SELECTED PASSAGE –
Our department has a work study student who comes and helps out for a few hours each week. She is a first year college student who is trying to make a couple extra bucks and she’s been placed with our team to help out with whatever we may need support with.
It’s been almost a year since I first met her and I’ve grown to view her as one of my own students. Even though she’s in college.
For starters, she’s extra chatty and talkative. And so curious. This can be a challenge when we’ve got actual work to take care of. But, most of the time, I enjoy hearing about her life and answering all her questions.
She’s very open about everything and doesn’t seem to shy away from talking about personal experiences. She told me – a while back – about how she is currently living with her fiancé’s family (yes! A fiancé at the age of 18!). When I asked her why, she explained that her mom was a drug user and her father lived in another state with his new wife and their two kids together.
From what I’ve gathered, she’s had a really challenging upbringing but was determined to go to college and become a nurse.
In working with her, I’ve realized there is so much that she doesn’t know. I taught her that “Ctrl C” and “Ctrl V” mean copy and paste. She watches me type on my keyboard and is blown away by the fact that I don’t need to look at the keys. It’s these small things she does or says that makes me feel like I’m with one of my students.
The things that she doesn’t know are things that I happened to pick up on because of the opportunities I had. Typing class in elementary school. An internship in high school. Things my parents taught me.
Things that this girl didn’t have growing up.
So, over time, I’ve developed a soft spot for her. I could never be where I am today without the support of my family and the opportunities I had. She’s gotta have some sort of badass drive and ambition to be where she is today, even though the odds were definitely not in her favor.

THE DATA –
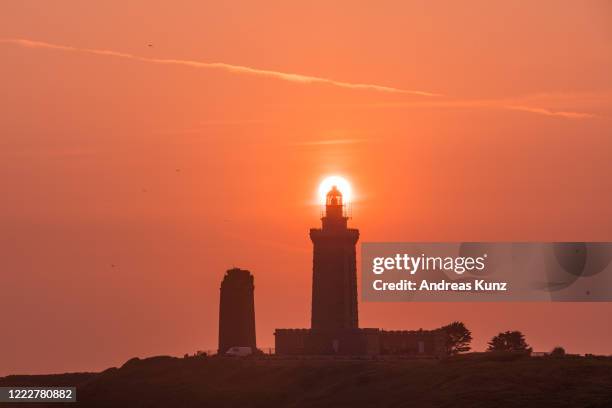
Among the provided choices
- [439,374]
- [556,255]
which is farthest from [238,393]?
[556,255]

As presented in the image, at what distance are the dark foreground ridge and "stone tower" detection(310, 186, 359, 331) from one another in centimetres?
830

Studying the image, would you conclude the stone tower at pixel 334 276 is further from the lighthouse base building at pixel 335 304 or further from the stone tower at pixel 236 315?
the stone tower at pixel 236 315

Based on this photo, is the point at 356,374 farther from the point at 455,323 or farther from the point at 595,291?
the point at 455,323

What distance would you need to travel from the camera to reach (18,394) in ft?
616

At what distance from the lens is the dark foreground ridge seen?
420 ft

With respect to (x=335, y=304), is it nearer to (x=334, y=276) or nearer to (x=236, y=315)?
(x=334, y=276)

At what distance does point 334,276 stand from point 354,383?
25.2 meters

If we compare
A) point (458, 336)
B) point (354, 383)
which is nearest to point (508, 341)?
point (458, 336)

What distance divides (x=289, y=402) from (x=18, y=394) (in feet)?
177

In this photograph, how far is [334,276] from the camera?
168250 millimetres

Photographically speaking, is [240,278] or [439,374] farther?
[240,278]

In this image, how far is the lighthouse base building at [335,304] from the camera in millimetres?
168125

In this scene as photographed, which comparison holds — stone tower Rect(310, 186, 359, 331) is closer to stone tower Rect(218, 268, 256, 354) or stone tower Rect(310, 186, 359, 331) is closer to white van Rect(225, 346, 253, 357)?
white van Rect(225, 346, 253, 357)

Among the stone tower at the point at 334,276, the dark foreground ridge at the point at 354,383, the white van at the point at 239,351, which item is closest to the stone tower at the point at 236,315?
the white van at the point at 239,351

EXERCISE REQUIREMENTS –
1. Answer these questions using the passage about the work study student.
(a) Whose family is the student currently living with?
(b) What career does she want to go into?
(c) What do "Ctrl C" and "Ctrl V" mean, according to what the writer taught her?
2. Go on with the passage about the work study student, starting after its last sentence.

RESULTS –
1.
(a) Her fiancé's family.
(b) Nursing.
(c) Copy and paste.

2.
A few weeks ago, she told me about her most recent doctor’s visit. She said her doctor suggested that she eat healthier foods and more vegetables. She asked me for advice on what kinds of things to buy at the grocery store and what kind of recipes to make for dinner. When I asked her what her usual day of eats looked like, she responded with, “I’ll usually stop at Hardee’s for a breakfast biscuit. Get a burger and fries from McDonalds for lunch. And then eat whatever is being made at home for dinner.”
“What kinds of things do you eat at home?” I asked.
She said, “Oh. Meatloaf. Chicken nuggets. Whatever is cheap and easy to make. But I don’t think we have one vegetable in our fridge. Right now, if you open up our fridge, you’ll see a big slab of chocolate cake, barbecue sauce, and that’s probably it.”
After finding out she was making a trip to Walmart that evening, I gave her some suggestions on some really simple, cheap and easy recipes that included a lot of veggies.
“One of my favorite things to make – because it’s SO easy – is a sheet pan dinner. Just grab some zucchini, broccoli, potatoes, and chicken sausage. Chop it all up. Throw it on a cookie tray. And then drizzle it with olive oil. Toss some seasonings on top and bake it in the oven!”
She looked up at me with eyes wide open and said, “What’s olive oil?”
My heart about broke when I heard that.
Here I am complaining about this upbringing I had – being too in-the-know, being too informed about all these diseases and health issues I could inherit. And this girl was on the other end of the spectrum – completely un-informed. Because nobody was there to inform her.
Ever since that day a few weeks ago, I feel all the more invested in being a part of this girl’s life. I want to be able to help her. Whether it be with her dinner creations or Excel shortcuts or her psychology class, I want to be available. I want to be someone she feels comfortable coming to if she needs advice on college classes, career planning, or just general questions she may have about ANYTHING.
So, this afternoon, when she walked into our office and asked me if I would help her with some algebra homework, I immediately said yes and we got to work.
She was learning about functions, domain, and range. Something I haven’t looked at in over a decade.
I spent a few minutes reviewing the material before I jumped in to start explaining how to do everything. We sat there together for 45 minutes going through each problem on the page until she was confident to try some on her own.
As she completed each question, she kept saying, “I get it now!” or “This makes so much more sense.”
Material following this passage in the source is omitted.